**Given task A**.
Name the three sections into which the passage on the statement of cash flows says that statement is divided.
**Given task B**.
In the passage on the statement of cash flows, transcribe the text between "Net income is" and "to net income.", inclusive.
**Given task C**.
Go on with the passage on the statement of cash flows, starting right after its final sentence.

**Reading passage**.
The statement of cash flows tells you how much cash went into and out of a
company during a specific time frame like a quarter or a year. In other words,
it shows how much cash a company is generating from one period to the
next--and cash is what matters most.
What It Tells You
The statement of cash flows seems similar to the income statement, which shows
how much revenue came in and how many expenses went out. The difference lies
in a concept called accrual accounting. As discussed in Lesson 301, accrual
accounting requires companies to record revenues and expenses when
transactions occur, not when cash is exchanged. The principle is known as
matching--expenses must match the revenues those expenses created whenever
possible. While that explanation seems simple enough, it gets messy in
practice, and the statement of cash flows helps investors sort it out.
The statement of cash flows strips out all the abstract, noncash revenues and
expenses that are included in the income statement. Many companies have shown
profits on the income statement but have stumbled later because of
insufficient cash flows. A good look at the statement of cash flows for those
companies may have warned investors that rocky times were ahead.
Cash Flows from Operating Activities
Because companies can generate cash in several different ways, the statement
of cash flows is separated into three sections: cash flows from operating
activities, from investing activities, and from financing activities.
The cash flows from operating activities section comes first and tells you how
much cash the company generated from its core business, as opposed to
peripheral activities such as investing or borrowing. This is the area you
should focus most of your attention on because it paints the best picture of
how well a firm's business operations are producing cash that will ultimately
benefit shareholders. Some of the main line items found in this section are
described below:
Net Income. This figure is taken directly from a company's income statement.
Net income is the starting point of how much cash a company provides from its
operations. However, there are plenty of items on the income statement that
affect income but don't affect cash flow, so all the remaining items are
adjustments to net income that help you reconstruct how much actual cash was
generated by the business.
Depreciation and Amortization. As we mentioned in Lesson 301, depreciation is
accounting's way to record wear and tear on a company's property, plant, and
equipment (PP&E). Even though it's an expense on the income statement,
depreciation is not a cash charge, so it's added back to net income.
Changes in Working Capital. Working capital is calculated as current assets
minus current liabilities on the balance sheet (see Lesson 302). Just as the
name suggests, working capital is the money that the business needs to "work."
Therefore, any cash used in or provided by working capital is included in the
"cash flows from operating activities" section.
Any change in the balances of each line item of working capital from one
period to another will affect a firm's cash flows. For example,
Harley-Davidson's accounts receivable increased at the end of 2004. This means
that the firm collected less money from its customers than it recorded in
sales during 2004 on its income statement. This is a negative event for cash
flow and is one of the reasons Harley's "Net changes in current assets and
current liabilities" on its 2004 cash flow statement is negative. However, if
accounts payable were also to increase, it means a firm is able to pay its
suppliers more slowly, which is a positive for cash flow.
We're all about shortcuts to make financial statement analysis easier, so
here's a little secret that's all you really need to remember regarding
changes in working capital:
If balance of an asset increases, cash flow from operations will decrease.

**Supplied data**.
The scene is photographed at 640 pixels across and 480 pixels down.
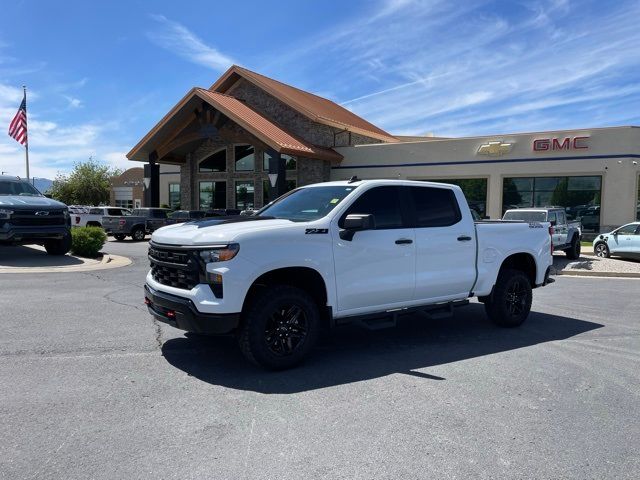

**Final answer A**.
- Cash flows from operating activities
- Cash flows from investing activities
- Cash flows from financing activities

**Final answer B**.
Net income is the starting point of how much cash a company provides from its
operations. However, there are plenty of items on the income statement that
affect income but don't affect cash flow, so all the remaining items are
adjustments to net income that help you reconstruct how much actual cash was
generated by the business.
Depreciation and Amortization. As we mentioned in Lesson 301, depreciation is
accounting's way to record wear and tear on a company's property, plant, and
equipment (PP&E). Even though it's an expense on the income statement,
depreciation is not a cash charge, so it's added back to net income.

**Final answer C**.
If balance of an asset decreases, cash flow from operations will increase.
If balance of a liability increases, cash flow from operations will
increase.
If balance of a liability decreases, cash flow from operations will
decrease.
Current assets may include things like inventories and accounts receivable,
while current liabilities would include short-term debt and accounts payable.
Net Cash Provided by Operating Activities. After all adjustments to net income
are accounted for, what's left over is the net cash provided by operating
activities, also known as operating cash flow. This number is not a
replacement for net income, but it does provide a great summary of how much
cash a company's core business has generated.
Cash Flows from Investing Activities
This section of the cash flow statement shows the amount of cash firms spend
on investments. Investments are usually classified as either capital
expenditures--money spent on items such as new equipment or anything else
needed to keep the business running--or monetary investments such as the
purchase or sale of government bonds. The most important parts of this section
for investors are typically the capital expenditures line item and the line
item for acquisitions of other businesses.
Capital Expenditures. This figure represents the amount of cash a company
spent on items that last a long time, such as property, plant, and equipment
(PP&E). Basically, capital expenditures--often referred to as "capex"--are
brick-and-mortar types of investments that are necessary to keep the company
running and growing in its current form. For example, in order for a
supermarket to keep operating and growing, it will typically need to remodel
its existing stores, replace its equipment, and build new stores. These
expenditures will show up in the capex line item in the "cash flows from
investing activities" section.
One of the most important terms and figures you should become familiar with is
free cash flow. Free cash flow is calculated as net cash from operating
activities minus capital expenditures. This figure represents the amount of
excess cash a company generated, which can be used to enrich shareholders or
invest in new opportunities for the business without hurting the existing
operations. We can't emphasize enough that this figure--free cash flow--is one
of the most important foundations in determining a company's ability to enrich
its shareholders.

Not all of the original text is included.